Given exercise: Reproduce all records verbatim.

Data provided:
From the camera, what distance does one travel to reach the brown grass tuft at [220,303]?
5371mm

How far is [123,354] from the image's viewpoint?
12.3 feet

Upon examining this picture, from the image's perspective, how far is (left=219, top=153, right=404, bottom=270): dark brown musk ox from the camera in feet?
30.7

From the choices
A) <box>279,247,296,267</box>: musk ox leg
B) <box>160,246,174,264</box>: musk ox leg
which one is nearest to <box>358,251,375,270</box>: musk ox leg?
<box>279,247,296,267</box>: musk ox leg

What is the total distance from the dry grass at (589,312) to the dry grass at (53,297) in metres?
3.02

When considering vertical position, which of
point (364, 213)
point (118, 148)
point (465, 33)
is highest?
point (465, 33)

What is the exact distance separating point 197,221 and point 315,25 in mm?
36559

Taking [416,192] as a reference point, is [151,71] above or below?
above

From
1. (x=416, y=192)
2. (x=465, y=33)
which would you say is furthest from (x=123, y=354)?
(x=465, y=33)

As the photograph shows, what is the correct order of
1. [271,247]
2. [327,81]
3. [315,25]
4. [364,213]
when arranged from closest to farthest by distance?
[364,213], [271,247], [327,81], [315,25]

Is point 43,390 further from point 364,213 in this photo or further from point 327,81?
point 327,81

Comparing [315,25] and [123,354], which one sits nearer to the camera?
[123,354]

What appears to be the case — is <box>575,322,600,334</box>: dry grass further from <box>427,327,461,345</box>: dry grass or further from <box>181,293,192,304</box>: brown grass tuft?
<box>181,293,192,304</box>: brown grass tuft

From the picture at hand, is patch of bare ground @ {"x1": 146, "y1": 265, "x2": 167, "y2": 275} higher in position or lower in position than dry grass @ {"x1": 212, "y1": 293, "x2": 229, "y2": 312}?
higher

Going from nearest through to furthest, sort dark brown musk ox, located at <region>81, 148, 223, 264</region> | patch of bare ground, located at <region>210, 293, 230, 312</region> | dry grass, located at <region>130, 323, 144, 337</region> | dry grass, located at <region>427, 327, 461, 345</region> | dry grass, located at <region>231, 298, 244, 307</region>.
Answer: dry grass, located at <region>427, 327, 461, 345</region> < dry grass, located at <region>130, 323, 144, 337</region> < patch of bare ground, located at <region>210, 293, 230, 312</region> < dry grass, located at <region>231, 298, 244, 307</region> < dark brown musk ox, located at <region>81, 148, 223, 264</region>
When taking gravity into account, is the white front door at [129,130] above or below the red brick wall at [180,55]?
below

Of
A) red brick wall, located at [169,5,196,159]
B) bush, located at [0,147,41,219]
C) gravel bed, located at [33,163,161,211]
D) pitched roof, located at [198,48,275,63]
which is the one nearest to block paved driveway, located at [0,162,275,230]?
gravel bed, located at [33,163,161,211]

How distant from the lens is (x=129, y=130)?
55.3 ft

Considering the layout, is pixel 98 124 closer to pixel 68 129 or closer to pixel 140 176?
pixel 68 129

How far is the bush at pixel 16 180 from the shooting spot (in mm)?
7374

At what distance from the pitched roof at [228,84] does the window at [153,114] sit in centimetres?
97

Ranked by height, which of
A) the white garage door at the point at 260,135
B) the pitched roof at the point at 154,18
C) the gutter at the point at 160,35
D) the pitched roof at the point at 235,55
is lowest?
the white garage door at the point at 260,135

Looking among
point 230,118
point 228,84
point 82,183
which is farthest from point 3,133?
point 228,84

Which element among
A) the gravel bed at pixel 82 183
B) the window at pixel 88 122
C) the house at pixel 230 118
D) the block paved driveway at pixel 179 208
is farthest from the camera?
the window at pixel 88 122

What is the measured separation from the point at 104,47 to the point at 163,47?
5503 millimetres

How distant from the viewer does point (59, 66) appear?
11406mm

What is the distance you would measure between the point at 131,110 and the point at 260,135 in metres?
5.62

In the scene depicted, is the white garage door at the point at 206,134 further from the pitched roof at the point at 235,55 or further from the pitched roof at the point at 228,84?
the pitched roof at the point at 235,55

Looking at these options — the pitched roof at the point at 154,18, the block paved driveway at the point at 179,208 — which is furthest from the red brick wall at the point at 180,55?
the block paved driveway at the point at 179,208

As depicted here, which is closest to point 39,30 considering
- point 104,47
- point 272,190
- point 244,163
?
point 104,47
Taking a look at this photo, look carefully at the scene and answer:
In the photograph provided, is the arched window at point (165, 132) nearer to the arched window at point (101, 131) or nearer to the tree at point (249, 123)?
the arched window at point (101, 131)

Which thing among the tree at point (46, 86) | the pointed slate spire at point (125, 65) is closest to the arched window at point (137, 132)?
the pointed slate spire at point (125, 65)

Answer to this task:
From the camera, what distance does one travel to reach the brown grass tuft at [220,303]?
5371mm

How far is [123,354] from the image's viewpoint?
12.3 feet

Upon examining this picture, from the image's perspective, how far is (left=219, top=153, right=404, bottom=270): dark brown musk ox from the camera in feet?
30.7

From the choices
A) <box>279,247,296,267</box>: musk ox leg
B) <box>160,246,174,264</box>: musk ox leg
which one is nearest to <box>358,251,375,270</box>: musk ox leg?
<box>279,247,296,267</box>: musk ox leg

What is the total distance from the dry grass at (589,312) to the dry grass at (53,297) in metres?
3.02

When considering vertical position, which of
point (364, 213)
point (118, 148)
point (465, 33)
is highest?
point (465, 33)

What is the exact distance separating point 197,221 and point 315,25 in mm?
36559

Taking [416,192] as a reference point, is [151,71] above or below?
above

From
1. (x=416, y=192)
2. (x=465, y=33)
which would you say is furthest from (x=123, y=354)?
(x=465, y=33)

As the photograph shows, what is the correct order of
1. [271,247]
2. [327,81]
3. [315,25]
4. [364,213]
when arranged from closest to farthest by distance?
[364,213], [271,247], [327,81], [315,25]

Is point 43,390 further from point 364,213 in this photo or further from point 327,81?
point 327,81

Comparing [315,25] and [123,354], which one sits nearer to the camera?
[123,354]

What appears to be the case — is <box>575,322,600,334</box>: dry grass further from <box>427,327,461,345</box>: dry grass or further from <box>181,293,192,304</box>: brown grass tuft?
<box>181,293,192,304</box>: brown grass tuft

From the picture at hand, is patch of bare ground @ {"x1": 146, "y1": 265, "x2": 167, "y2": 275} higher in position or lower in position than dry grass @ {"x1": 212, "y1": 293, "x2": 229, "y2": 312}?
higher

Going from nearest through to furthest, sort dark brown musk ox, located at <region>81, 148, 223, 264</region> | patch of bare ground, located at <region>210, 293, 230, 312</region> | dry grass, located at <region>130, 323, 144, 337</region> | dry grass, located at <region>427, 327, 461, 345</region> | dry grass, located at <region>231, 298, 244, 307</region>.
Answer: dry grass, located at <region>427, 327, 461, 345</region> < dry grass, located at <region>130, 323, 144, 337</region> < patch of bare ground, located at <region>210, 293, 230, 312</region> < dry grass, located at <region>231, 298, 244, 307</region> < dark brown musk ox, located at <region>81, 148, 223, 264</region>
When taking gravity into account, is the white front door at [129,130] above or below the red brick wall at [180,55]?
below

Of
A) red brick wall, located at [169,5,196,159]
B) bush, located at [0,147,41,219]
C) gravel bed, located at [33,163,161,211]
D) pitched roof, located at [198,48,275,63]
which is the one nearest to block paved driveway, located at [0,162,275,230]?
gravel bed, located at [33,163,161,211]

How distant from the lens is (x=129, y=130)?
55.3 ft

Considering the layout, is pixel 98 124 closer to pixel 68 129 or closer to pixel 140 176?
pixel 68 129

How far is the bush at pixel 16 180 from the shooting spot (in mm)?
7374

At what distance from the pitched roof at [228,84] does the window at [153,114] sit in centimetres?
97

Ranked by height, which of
A) the white garage door at the point at 260,135
B) the pitched roof at the point at 154,18
C) the gutter at the point at 160,35
D) the pitched roof at the point at 235,55
is lowest?
the white garage door at the point at 260,135

Looking among
point 230,118
point 228,84
point 82,183
which is farthest from point 3,133?
point 228,84

Which element among
A) the gravel bed at pixel 82 183
B) the window at pixel 88 122
C) the house at pixel 230 118
D) the block paved driveway at pixel 179 208
is farthest from the camera?
the window at pixel 88 122

What is the measured separation from the point at 104,47 to the point at 163,47?
5503 millimetres

How distant from the viewer does point (59, 66) appear?
11406mm

What is the distance you would measure between the point at 131,110 and the point at 260,135 in metres?
5.62

In the scene depicted, is the white garage door at the point at 206,134 further from the pitched roof at the point at 235,55 or further from the pitched roof at the point at 228,84?
the pitched roof at the point at 235,55

Looking at these options — the pitched roof at the point at 154,18, the block paved driveway at the point at 179,208 — which is furthest from the red brick wall at the point at 180,55?
the block paved driveway at the point at 179,208

As depicted here, which is closest to point 39,30 considering
- point 104,47
- point 272,190
- point 244,163
?
point 104,47
Taking a look at this photo, look carefully at the scene and answer:
In the photograph provided, is the arched window at point (165, 132) nearer to the arched window at point (101, 131) or nearer to the tree at point (249, 123)?
the arched window at point (101, 131)

Which thing among the tree at point (46, 86) | the pointed slate spire at point (125, 65) is closest to the arched window at point (137, 132)?
the pointed slate spire at point (125, 65)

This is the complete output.